Sauver la Terre ou sauver l'humanité
Les campagnes médiatiques pour sauver la planète se succèdent à bon train mais ne vont-elles pas à l'encontre du but recherché ?
Les hommes se sont attribué une exceptionnalité d’ordre divin par laquelle ils pensent pouvoir dominer tout ce qui les entoure et déterminer à leur guise l’avenir de la planète. Pourtant, depuis trois milliards et demi d’années, la Terre a connu des phénomènes bien plus redoutables que ceux que l’espèce humaine, malgré sa malice, pourrait lui causer.
Au cours des 500 derniers millions d’années, la planète a subi cinq extinctions de masse ; 95 % des espèces marines et 70 % des vertébrés terrestres ont disparu, mais la vie a toujours repris ses droits. Aujourd’hui, nous vivons la sixième extinction de masse et 80 % des animaux terrestres pourraient disparaître d’ici à la fin du siècle.
Malgré de violentes attaques, la forêt renait vite. Paisible et attirante, la nature nous invite à la réflexion et au repos. (D.R.)
Une course à la destruction.
En fait, à la place du progrès souhaité, la guerre et la misère tiennent toujours une place prédominante sur presque tous les continents et l’augmentation continue des inégalités ne favorise pas l’apaisement des tensions entre les êtres et entre les peuples, condition nécessaire pour ne serait-ce qu’envisager un effort de tous afin d’arrêter cette course à la destruction de notre habitat commun.
À tous les appels au secours, je réponds que l’on se trompe de sauvegarde. Albert Jacquard disait : « Ce n’est pas la planète qu’il faut sauver, mais bien l’humanité. »
La maîtrise de la fécondité, un vieux débat. Les liens entre environnement et démographie sont complexes. Certains invoquent la régulation des naissances dans les pays en développement comme solution à l’épuisement de nos ressources. Mais nous savons maintenant que la démographie se régule avec l’éducation et un niveau de vie décent. Dans les pays pauvres, les enfants sont la sécurité sociale des anciens.
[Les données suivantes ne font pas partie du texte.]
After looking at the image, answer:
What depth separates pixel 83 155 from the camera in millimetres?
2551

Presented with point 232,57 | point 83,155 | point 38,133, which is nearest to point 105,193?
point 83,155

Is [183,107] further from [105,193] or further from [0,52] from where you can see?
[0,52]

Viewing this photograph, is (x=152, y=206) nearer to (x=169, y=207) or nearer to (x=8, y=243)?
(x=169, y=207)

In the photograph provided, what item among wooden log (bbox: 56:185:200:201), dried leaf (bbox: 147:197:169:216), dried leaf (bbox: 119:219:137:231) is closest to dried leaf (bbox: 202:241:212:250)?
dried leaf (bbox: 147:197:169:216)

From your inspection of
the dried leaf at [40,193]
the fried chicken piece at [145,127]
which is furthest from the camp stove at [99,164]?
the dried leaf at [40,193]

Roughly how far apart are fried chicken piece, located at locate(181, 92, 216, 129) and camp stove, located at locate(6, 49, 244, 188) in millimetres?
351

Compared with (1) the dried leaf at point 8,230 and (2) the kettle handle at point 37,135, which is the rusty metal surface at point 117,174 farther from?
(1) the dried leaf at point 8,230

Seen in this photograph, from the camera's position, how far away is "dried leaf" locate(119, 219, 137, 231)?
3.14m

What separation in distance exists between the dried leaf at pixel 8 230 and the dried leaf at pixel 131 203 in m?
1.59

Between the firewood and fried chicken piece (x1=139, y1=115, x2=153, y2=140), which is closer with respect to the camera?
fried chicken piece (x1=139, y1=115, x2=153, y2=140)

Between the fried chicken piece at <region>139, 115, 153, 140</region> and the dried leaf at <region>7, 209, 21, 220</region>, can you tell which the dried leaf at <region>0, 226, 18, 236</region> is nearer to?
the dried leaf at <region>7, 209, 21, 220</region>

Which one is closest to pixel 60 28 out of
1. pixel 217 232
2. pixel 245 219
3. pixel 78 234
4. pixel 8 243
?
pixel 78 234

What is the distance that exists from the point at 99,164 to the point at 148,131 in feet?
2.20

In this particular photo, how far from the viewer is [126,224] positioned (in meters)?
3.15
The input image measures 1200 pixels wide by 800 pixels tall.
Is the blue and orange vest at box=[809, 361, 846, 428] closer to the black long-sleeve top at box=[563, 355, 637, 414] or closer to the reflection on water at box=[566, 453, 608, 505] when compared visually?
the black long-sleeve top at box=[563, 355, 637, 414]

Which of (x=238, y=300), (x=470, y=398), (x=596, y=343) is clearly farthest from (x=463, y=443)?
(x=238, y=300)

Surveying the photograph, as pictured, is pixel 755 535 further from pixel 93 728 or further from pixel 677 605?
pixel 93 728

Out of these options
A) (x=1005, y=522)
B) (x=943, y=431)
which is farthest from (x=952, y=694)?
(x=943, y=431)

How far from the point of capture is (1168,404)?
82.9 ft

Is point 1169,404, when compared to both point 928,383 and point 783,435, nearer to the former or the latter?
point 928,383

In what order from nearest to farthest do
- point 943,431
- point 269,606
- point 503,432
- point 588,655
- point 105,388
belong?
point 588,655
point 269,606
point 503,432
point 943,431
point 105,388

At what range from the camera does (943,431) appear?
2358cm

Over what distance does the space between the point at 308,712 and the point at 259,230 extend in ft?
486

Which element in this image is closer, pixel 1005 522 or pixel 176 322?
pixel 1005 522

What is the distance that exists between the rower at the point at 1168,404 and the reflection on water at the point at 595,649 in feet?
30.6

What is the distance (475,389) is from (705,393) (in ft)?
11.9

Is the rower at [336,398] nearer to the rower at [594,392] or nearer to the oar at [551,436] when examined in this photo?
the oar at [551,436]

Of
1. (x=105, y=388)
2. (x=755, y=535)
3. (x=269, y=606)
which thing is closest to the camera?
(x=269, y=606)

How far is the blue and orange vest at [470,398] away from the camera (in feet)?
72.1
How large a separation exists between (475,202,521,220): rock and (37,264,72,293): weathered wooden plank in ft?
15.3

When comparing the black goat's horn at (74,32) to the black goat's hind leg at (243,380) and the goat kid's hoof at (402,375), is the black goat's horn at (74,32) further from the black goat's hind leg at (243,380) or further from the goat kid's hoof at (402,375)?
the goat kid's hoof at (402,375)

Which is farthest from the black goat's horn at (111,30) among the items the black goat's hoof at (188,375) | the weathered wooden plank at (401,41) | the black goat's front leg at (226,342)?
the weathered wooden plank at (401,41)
Est-il encore temps ? Depuis des décennies, cette litanie s’est répandue partout et par tous les dirigeants à travers le monde. Des politiques au service des multinationales et des grandes fortunes organisent la mise en coupe réglée de la Terre. Au lieu de voir une amélioration des conditions de vie, on constate une dégradation toujours plus importante de notre écosystème. À croire que l’avantage de notre cerveau sur celui des animaux nous conduit en fait à notre perte. Ce cerveau, en capacité d’évolution continue, ne fonctionne pas rétroactivement. Il ne conçoit le progrès que comme une marche en avant, sans pause, et en accélération croissante. Plus haut, plus vite, plus grand, plus riche, plus de pouvoir de domination. Le cerveau humain n’accepte pas de remise en cause de ce qu’il conçoit comme uniquement des avancées. Au dernier forum social, sur 195 nations présentes avec la volonté affichée de prendre des mesures effectives, seuls 37 pays ont annoncé leur contribution nationale à la réduction des gaz à effets de serre.
Le dernier qui s'en va éteint la lumière
Paul Jorion,* dans un ouvrage récent, dit : « Si nous ne faisons rien, la fin de l’humanité est pour dans trois générations. Il est possible que nous soyons incapables de maintenir les conditions qui nous permettent de continuer à vivre sur terre mais que nous soyons capables de créer les machines qui vont coloniser l’univers après nous… Mais, dans notre vie quotidienne, ce que nous appelons notre volonté, la réalisation de nos intentions, est en réalité une illusion car nos intentions ne parviennent à notre conscience que plusieurs secondes en général après que notre corps a pris la décision d’agir. »
Pourtant, des solutions existent et nous les connaissons. Arrêter de détruire les forêts, de manger sans cesse plus de viande, en large majorité issue d’élevages industriels, des protéines sont disponibles ailleurs. Revoir notre économie afin de réduire les inégalités, réduire le gaspillage alimentaire – 40 % de la production alimentaire produite sur la planète est détruite –, encourager une alimentation à base de plantes, stopper la conversion des prairies, forêts et autres habitats naturels, se tourner massivement vers les énergies vertes et renouvelables, créer un plus grand nombre de réserves naturelles terrestres et marines.
Alain Dugarcein
*Paul Jorion. Anthropologue et économiste.